From mental institutions to the Mojave Desert, Linda Sibio’s madness is her sanity, too.
In the late 19th century, Southern California attracted misfits, idealists, and entrepreneurs with few ties to anyone or anything. Swamis, spiritualists, and other self-proclaimed religious authorities quickly made their way out West to forge new faiths. Independent book publishers, motivational speakers, and metaphysical-minded artists and writers then became part of the Los Angeles landscape. From yogis, to psychics, to witches, City of the Seekers examines how creative freedom enables LA-based artists to make spiritual work as part of their practices.
Throughout her long and prolific career as a multidisciplinary artist, Linda Carmella Sibio has struggled to maintain her sanity, but when she found herself on 43 mental-health medicines, she decided against giving up her dogs and cat to move into a state-run institution. Instead, she packed up and moved to the Mojave Desert outside Los Angeles. That was almost 20 years ago, and she hasn't looked back since.

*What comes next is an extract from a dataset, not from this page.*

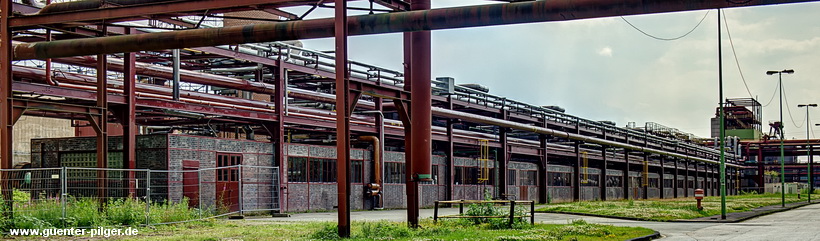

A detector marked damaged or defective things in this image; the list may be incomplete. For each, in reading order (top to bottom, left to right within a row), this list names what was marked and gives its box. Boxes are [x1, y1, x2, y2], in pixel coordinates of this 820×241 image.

rusty steel pipe [14, 0, 820, 60]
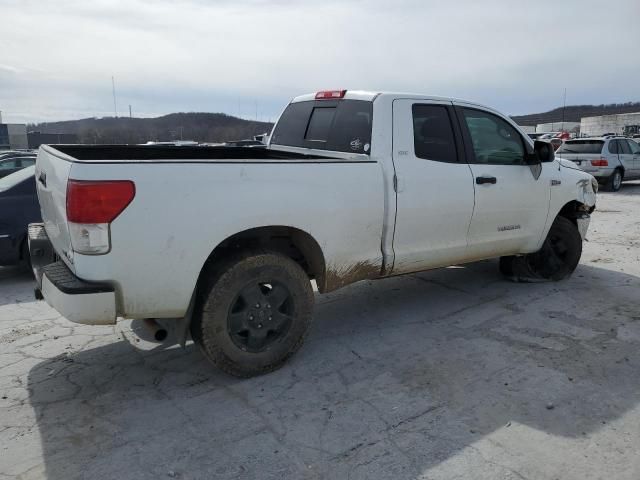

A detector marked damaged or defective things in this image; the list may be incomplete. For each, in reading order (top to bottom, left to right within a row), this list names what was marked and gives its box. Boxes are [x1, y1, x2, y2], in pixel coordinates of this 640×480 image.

cracked pavement [1, 182, 640, 478]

Born and raised in West Virginia, Sibio earned her BFA in painting at Ohio University in Athens and studied art history and sculpture at L'Ecole de Beaux Arts in Lucca, Italy. She's been working as a professional painter and interdisciplinary artist since 1975, supported by numerous grants and institutions. But just as she's been able to transform a blank canvas into a thought-provoking work of art, Sibio has transformed her sobering diagnosis into a theme, and in a sense, a tool for her own visual arts practice.
Sibio says she gained an education on the Greyhound bus, from the mouths of street people on the Bowery, and in the dark halls of the mental institution where her mother lived before committing suicide. "My teachers were schizophrenia, the psychotic mind, dismemberment, and fragmentation," she says. "I live among the ghosts of my life in a time of discarded objects."
In addition to working as an artist, Sibio taught people with mental disabilities from 1985-2008, which provided her with a new approach to art she dubbed "The Insanity Principle." The approach involves using symptoms of mental issues as a catalyst for a "primal journey" that in turn enables those with disorders to function in society.
In terms of her own art practice, Sibio believes her approach to art changes and evolves depending on her projects. At the beginning of her career from 1975-1985, she painted thick oil paintings using old silkscreen paint and found material. The next phase expanded to include writing, performance art, sculpture, and music. It's during this period, from 1985-1996, that she began tackling tough issues such as mental illness, homelessness, and suicide, through shows that included large-scale installations, including one involving a fabricated torture chamber, science lab, and a boxing ring.
"I am always discovering what my art will be made of, what materials I want to use, what concepts I will develop," she says. "I have already planned exhibitions for the next 20 years. I am obsessed with artmaking. I get bored easily and am always trying new techniques to fulfill the images in my mind. Often while I’m working, suddenly I realize I haven’t slept. Life’s labors get in my way. I wish I did not have to brush my teeth, brush my hair, shower, etc.—All I want to do is make art."
Sibio came to Los Angeles in 1984 and quickly encountered equal parts insanity and inspiration. "When I hit the streets of Los Angeles, I was an emerging artist who was frustrated with just painting. It was here that I found the freedom to find my own unique vision and methodology of working to make art," she says. "Life and art were intermixed in Los Angeles. I did some of my best work in this totally free atmosphere."
After what she describes as a “nervous breakdown” in 1997, Sibio moved to the Mojave Desert to begin anew, discovering meditation along the way. "A floodgate opened in my psyche and soul, and out poured hieroglyphs and glyphs, which I am still exploring today. In a way, I think I have developed my own personal mythology and corresponding original visual vocabulary."
Ironically, Sibio says she finds less support from the gallery scene in LA than in New York, where she is represented by Andrew Edlin Gallery. Still, it's Southern California's landscape and its vast expanse, both physical and intellectual, that enables her to translate her visions, usually following a certain type of ritualistic preparation.
"I prepare for a minimum of two hours by going into a slight trance state where my focus and concentration are heightened," she says. "When a do a large exhibit, I am in an altered state [...] I completely change my thinking patterns. It is from this fragmented state that I create my best work."
Right now, Sibio is working on a project called The Economics of Suffering, a series of 500 different small pen-and-ink drawings about finance and hospitalization, which will then be assembled into an immersive sculpture. She's also working on a book, Reflections in a Broken Mirror, and has spearheaded a fashion project called Crazy for a Day. But whatever medium she's using, whether she's exploring form or function, it's Sibio's so-called “madness” that is actually her sanity—a lifeline that allows her to go deep into her own thoughts and make them visible.
“The intention and impetus behind my work is to discover, learn, and explore the states of my schizophrenic mind," Sibio explains. "I feel that part of my job is to start from my personal vision and make it universal in nature. Art helps me to find my place in a complicated world."